The surgeons of the First Fleet sought not only adventure, but new herbal remedies that were awaiting discovery in the Australian bush. Within days of the foundation of the Colony at Sydney Cove in 1788, therapeutic experiments with wild currants, Eucalyptus kino (Botany Bay kino), and local "greens" were being undertaken. Scurvy and dysentery--part of the nation's foundation--prompted both a hunter-gatherer approach to new herbal remedies, and an empiricism which has continued to the present day. At least four of the 10 doctors of the First Fleet were keen botanists, and their endeavours established a precedent for medical "botanizing" which has become a living tradition over the ensuing 200 years. Before the onset of the 20th century, some 50 doctors who had studied botany in Australia had had their names appended to the native flora of the new continent.
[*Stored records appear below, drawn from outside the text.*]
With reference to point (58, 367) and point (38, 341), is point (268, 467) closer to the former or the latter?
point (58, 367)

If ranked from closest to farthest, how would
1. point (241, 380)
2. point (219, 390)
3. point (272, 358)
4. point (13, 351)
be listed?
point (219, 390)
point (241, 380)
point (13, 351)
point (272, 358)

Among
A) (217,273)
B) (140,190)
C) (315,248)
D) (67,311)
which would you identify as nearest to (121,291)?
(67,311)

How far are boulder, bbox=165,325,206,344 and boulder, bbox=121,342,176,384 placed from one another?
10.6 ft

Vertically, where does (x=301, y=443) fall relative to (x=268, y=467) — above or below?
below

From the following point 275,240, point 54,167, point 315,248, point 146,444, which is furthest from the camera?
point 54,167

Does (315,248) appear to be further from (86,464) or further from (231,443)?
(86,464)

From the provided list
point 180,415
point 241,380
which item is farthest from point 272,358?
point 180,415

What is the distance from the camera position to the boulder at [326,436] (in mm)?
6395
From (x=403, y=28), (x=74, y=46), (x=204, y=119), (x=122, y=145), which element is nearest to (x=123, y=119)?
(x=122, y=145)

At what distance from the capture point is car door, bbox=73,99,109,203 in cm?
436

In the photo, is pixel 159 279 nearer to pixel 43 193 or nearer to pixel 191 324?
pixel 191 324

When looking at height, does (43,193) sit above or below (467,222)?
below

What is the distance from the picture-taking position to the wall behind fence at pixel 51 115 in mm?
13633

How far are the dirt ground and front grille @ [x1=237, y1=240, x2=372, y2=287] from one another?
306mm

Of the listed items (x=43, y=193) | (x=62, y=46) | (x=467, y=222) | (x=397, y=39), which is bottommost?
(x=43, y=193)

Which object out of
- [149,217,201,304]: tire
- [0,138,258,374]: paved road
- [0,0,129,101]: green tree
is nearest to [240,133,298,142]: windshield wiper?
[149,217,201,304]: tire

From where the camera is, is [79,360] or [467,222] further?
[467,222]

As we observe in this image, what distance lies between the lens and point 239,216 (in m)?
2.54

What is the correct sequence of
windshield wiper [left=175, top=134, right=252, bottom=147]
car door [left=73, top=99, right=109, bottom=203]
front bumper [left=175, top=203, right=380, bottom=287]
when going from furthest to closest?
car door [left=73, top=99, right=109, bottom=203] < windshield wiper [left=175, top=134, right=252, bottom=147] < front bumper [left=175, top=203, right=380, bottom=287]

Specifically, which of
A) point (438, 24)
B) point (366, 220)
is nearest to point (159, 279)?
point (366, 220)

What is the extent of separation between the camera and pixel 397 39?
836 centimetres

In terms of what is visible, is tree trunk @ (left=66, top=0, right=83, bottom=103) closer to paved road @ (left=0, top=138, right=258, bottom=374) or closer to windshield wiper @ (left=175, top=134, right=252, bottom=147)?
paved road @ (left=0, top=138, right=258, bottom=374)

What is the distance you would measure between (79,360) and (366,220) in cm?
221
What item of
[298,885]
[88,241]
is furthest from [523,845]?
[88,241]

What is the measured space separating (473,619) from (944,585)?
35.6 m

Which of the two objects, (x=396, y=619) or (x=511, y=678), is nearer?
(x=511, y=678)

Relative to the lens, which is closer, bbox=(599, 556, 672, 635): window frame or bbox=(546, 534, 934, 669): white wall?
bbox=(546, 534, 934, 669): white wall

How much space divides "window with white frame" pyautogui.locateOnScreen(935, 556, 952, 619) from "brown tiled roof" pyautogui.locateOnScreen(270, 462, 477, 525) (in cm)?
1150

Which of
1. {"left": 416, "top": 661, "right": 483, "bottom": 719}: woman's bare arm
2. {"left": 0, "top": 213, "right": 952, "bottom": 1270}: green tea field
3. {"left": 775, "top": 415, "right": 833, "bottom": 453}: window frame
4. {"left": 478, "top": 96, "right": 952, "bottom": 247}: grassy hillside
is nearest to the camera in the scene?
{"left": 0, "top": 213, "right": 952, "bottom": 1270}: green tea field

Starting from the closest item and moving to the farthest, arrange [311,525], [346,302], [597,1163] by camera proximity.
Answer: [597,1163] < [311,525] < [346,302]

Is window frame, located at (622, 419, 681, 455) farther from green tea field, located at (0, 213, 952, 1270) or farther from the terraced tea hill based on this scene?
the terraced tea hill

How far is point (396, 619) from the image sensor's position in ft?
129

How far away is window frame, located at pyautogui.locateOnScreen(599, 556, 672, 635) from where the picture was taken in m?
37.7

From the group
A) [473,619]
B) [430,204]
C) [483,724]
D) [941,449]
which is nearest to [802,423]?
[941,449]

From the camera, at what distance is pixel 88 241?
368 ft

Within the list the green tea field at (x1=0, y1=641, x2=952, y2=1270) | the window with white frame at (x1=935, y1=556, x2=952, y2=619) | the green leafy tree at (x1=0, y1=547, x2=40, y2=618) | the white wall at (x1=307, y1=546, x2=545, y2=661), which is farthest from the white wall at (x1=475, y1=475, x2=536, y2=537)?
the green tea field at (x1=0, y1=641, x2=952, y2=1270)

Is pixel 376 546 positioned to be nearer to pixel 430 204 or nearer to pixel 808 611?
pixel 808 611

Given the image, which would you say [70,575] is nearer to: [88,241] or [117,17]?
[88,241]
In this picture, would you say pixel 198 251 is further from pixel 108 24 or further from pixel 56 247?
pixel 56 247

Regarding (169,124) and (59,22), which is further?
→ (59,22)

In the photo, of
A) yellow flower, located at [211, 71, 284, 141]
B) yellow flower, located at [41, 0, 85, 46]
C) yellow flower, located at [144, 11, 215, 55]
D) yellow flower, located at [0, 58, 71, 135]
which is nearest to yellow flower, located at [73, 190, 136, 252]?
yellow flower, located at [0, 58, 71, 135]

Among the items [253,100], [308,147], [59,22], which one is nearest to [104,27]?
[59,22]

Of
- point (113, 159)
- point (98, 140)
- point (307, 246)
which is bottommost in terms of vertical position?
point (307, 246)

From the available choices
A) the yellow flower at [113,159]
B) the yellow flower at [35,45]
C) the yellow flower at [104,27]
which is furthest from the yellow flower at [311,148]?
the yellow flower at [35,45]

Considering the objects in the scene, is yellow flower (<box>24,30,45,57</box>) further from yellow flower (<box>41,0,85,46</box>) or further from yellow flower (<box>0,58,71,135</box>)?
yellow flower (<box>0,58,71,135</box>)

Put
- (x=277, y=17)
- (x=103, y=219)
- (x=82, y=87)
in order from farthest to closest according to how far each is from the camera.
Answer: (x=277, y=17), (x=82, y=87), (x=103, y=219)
The eponyms that are preserved in the taxonomy of the country's flora comprise one record of the living history of Australia.
第一舰队的外科医生们所追求的不仅是冒险,还有在澳大利亚丛林中有待发现的新草药疗法。1788年在悉尼湾建立殖民地后的几天内,人们就开始用野生醋栗、桉脂(植物学湾桉脂)和当地“绿色植物”进行治疗实验。坏血病和痢疾——这个国家奠基史的一部分——促使人们采取像狩猎采集者那样寻找新草药疗法的方法,以及一种延续至今的经验主义。第一舰队的10名医生中至少有4人是热衷植物学的,他们的努力为医学“植物探索”开创了先例,在随后的200年里这已成为一种鲜活的传统。在20世纪到来之前,大约50名在澳大利亚学习过植物学的医生的名字被添加到了这片新大陆的本土植物分类中。保存在该国植物分类学中的这些以人名命名的植物构成了澳大利亚生活史的一份记录。